- REQUIRED ACTION A
In the news report on the fighting involving Israel, where was the military training camp that the drone attack hit?
- REQUIRED ACTION B
In the news report on the fighting involving Israel, rename "Hezbollah" as "Hizbullah" in the passage starting at "As the battle" and ending at "in the crossfire.".

------ PAGE TEXT ------

As the battle between Hezbollah and Israel escalate, Hezbollah has expanded its bombardments, killing four Israeli solders at one of its northern bases, Israeli Military said.
The drone attack which hit the military training camp in Binyamina, near Haifa, was the deadliest of assault on an Israeli base since 23 September, when Israel intensified its attacks on Hezbollah in Lebanon.
According to the Emergency services report, more than 60 wounded.
Authorities in Gaza, said the death toll from an Israeli strike on a school being used as a shelter for displaced people had risen to 15, including entire families, while a separate overnight strike on a hospital killed four.
As fighting raged between Israeli and Hezbollah forces in southern Lebanon, United Nations peacekeepers said they had once again been caught in the crossfire.

------ STUDY MATERIAL ------

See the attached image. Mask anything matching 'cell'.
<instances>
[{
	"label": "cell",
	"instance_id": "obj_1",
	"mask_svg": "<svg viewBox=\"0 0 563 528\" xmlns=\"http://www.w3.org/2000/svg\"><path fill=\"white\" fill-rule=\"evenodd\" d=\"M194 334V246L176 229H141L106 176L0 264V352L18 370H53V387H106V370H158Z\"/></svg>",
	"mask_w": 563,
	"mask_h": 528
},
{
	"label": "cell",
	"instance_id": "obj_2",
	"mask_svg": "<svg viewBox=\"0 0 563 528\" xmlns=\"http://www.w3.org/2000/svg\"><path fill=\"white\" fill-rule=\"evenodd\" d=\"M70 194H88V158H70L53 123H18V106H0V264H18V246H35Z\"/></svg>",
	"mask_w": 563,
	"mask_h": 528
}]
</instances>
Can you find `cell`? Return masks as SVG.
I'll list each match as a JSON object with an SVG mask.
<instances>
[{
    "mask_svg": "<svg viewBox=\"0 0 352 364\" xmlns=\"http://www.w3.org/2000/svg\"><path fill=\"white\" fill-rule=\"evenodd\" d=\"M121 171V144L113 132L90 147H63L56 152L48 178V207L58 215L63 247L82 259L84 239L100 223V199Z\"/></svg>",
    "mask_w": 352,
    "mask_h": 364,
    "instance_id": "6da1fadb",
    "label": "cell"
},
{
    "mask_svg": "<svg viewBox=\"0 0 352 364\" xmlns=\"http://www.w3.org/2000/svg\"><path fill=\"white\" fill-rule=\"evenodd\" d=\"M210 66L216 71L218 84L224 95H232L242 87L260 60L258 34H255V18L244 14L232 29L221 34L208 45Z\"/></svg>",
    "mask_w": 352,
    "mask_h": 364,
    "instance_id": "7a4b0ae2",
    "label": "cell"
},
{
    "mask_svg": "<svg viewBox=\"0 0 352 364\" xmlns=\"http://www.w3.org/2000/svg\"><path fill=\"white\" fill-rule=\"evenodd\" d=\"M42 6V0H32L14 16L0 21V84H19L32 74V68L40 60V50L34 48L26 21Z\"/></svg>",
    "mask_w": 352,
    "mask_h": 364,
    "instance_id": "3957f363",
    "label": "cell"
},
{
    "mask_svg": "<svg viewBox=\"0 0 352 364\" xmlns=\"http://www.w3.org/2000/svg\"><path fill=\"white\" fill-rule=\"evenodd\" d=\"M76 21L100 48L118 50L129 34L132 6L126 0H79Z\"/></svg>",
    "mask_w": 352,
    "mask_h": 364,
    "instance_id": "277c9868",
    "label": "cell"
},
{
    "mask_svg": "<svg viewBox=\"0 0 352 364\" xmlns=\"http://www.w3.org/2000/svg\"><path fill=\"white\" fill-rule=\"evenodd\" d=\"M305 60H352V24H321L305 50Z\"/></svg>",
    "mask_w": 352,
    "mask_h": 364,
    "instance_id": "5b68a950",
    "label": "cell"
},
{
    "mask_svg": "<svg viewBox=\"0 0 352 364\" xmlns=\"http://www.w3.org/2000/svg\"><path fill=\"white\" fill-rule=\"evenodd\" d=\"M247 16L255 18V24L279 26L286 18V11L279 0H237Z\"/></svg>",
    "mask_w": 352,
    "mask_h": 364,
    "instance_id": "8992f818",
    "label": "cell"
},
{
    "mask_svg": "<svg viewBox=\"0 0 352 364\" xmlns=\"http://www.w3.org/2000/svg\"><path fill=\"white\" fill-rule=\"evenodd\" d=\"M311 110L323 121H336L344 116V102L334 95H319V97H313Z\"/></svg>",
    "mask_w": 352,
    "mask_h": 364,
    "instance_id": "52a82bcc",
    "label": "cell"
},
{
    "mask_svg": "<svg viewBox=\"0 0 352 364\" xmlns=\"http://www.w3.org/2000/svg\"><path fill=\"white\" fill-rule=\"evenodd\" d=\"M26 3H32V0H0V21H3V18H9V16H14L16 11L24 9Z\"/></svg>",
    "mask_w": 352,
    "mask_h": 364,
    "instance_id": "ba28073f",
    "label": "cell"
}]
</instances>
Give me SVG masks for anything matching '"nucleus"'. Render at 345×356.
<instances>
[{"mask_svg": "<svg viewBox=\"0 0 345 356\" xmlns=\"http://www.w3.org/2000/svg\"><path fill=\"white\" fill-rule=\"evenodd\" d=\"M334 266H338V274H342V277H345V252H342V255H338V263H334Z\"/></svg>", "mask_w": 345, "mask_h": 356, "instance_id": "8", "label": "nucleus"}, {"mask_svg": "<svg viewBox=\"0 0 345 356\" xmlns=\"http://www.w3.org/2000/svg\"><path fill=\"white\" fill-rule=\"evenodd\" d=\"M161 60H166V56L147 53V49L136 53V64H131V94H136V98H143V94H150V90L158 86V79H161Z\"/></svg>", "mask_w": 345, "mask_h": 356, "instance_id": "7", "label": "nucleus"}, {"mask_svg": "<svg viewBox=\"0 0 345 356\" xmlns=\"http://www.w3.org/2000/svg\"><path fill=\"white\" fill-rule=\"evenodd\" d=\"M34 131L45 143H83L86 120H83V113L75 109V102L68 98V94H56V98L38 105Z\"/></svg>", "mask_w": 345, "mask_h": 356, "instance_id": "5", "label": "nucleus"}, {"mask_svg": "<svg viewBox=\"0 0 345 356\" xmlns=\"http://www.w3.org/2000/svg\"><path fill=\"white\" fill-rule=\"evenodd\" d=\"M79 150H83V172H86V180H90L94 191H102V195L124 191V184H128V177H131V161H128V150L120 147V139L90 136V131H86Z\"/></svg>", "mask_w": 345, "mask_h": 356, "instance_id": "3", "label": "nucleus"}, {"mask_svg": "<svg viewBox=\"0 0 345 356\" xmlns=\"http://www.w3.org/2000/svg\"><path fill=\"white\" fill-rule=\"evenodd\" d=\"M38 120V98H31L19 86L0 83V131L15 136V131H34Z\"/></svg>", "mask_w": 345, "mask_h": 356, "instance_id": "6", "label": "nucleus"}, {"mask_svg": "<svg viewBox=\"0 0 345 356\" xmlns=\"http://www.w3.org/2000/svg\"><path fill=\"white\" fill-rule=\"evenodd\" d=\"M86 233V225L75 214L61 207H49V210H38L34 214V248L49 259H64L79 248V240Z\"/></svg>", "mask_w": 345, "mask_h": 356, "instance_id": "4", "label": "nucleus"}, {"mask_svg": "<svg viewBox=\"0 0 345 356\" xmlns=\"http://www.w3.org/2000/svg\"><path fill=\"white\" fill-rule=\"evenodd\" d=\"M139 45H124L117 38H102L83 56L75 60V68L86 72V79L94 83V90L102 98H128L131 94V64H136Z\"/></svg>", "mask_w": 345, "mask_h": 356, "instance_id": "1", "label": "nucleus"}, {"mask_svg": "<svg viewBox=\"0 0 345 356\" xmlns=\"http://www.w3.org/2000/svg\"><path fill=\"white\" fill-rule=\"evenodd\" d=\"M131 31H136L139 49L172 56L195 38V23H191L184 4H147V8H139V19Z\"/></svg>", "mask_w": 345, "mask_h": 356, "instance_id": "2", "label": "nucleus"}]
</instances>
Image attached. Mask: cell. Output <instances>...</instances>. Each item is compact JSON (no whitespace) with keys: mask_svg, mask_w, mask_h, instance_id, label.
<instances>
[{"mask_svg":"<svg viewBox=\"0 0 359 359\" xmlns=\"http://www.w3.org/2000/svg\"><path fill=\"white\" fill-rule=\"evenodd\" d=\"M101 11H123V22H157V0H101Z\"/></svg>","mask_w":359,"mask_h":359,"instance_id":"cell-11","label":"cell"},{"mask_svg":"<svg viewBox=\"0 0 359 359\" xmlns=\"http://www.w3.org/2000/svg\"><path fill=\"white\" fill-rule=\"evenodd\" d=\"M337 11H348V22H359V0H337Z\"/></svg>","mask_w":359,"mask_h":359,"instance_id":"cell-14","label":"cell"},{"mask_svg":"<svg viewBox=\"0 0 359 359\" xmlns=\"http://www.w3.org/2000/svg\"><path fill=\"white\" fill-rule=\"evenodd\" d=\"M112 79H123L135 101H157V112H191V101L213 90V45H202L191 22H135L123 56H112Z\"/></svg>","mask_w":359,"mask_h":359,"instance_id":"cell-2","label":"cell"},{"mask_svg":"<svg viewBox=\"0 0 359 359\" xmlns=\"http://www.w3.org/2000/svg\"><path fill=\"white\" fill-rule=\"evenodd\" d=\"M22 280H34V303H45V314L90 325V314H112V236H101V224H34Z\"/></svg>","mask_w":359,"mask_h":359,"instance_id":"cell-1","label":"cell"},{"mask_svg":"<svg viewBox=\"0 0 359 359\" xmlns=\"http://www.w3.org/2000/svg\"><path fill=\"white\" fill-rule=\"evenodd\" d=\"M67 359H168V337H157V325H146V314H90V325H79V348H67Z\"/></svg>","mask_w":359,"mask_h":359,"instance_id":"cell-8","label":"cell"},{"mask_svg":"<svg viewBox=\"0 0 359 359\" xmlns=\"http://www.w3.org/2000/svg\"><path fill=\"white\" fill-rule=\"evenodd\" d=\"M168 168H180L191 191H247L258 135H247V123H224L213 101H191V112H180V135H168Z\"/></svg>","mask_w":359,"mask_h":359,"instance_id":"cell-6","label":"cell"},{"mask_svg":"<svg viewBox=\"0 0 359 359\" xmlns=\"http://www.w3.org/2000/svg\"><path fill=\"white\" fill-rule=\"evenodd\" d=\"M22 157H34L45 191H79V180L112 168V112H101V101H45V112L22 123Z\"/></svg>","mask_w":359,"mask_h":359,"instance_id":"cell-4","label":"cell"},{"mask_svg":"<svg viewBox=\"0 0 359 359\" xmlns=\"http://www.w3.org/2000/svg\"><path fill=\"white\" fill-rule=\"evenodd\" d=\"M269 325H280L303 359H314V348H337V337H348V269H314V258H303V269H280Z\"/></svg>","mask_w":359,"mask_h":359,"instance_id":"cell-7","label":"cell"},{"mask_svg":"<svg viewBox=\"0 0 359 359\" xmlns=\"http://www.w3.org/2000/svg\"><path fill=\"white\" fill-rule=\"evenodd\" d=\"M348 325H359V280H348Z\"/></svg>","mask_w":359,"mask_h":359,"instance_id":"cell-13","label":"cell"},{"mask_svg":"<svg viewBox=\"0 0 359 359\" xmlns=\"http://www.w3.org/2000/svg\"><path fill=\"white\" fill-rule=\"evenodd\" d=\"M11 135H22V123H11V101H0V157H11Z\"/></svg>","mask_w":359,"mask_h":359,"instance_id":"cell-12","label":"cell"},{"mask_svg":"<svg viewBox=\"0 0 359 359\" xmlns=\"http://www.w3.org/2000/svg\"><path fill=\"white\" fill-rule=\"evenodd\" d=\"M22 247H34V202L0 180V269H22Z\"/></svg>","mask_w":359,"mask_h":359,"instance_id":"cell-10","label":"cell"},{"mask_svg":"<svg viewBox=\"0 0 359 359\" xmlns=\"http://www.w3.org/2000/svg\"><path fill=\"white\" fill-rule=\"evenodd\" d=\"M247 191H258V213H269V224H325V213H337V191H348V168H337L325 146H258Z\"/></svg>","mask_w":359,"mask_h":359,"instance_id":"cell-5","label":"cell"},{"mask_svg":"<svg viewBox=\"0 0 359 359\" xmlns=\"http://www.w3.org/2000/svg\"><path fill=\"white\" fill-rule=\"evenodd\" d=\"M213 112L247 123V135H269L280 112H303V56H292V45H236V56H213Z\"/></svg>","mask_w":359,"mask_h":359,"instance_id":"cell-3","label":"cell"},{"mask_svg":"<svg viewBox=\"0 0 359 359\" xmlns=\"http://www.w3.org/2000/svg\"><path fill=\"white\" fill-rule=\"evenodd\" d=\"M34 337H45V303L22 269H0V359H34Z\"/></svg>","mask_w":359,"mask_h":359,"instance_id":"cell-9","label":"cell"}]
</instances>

------

- WRITTEN REPLY A
In Binyamina, near Haifa.

- WRITTEN REPLY B
As the battle between Hizbullah and Israel escalate, Hizbullah has expanded its bombardments, killing four Israeli solders at one of its northern bases, Israeli Military said.
The drone attack which hit the military training camp in Binyamina, near Haifa, was the deadliest of assault on an Israeli base since 23 September, when Israel intensified its attacks on Hizbullah in Lebanon.
According to the Emergency services report, more than 60 wounded.
Authorities in Gaza, said the death toll from an Israeli strike on a school being used as a shelter for displaced people had risen to 15, including entire families, while a separate overnight strike on a hospital killed four.
As fighting raged between Israeli and Hizbullah forces in southern Lebanon, United Nations peacekeepers said they had once again been caught in the crossfire.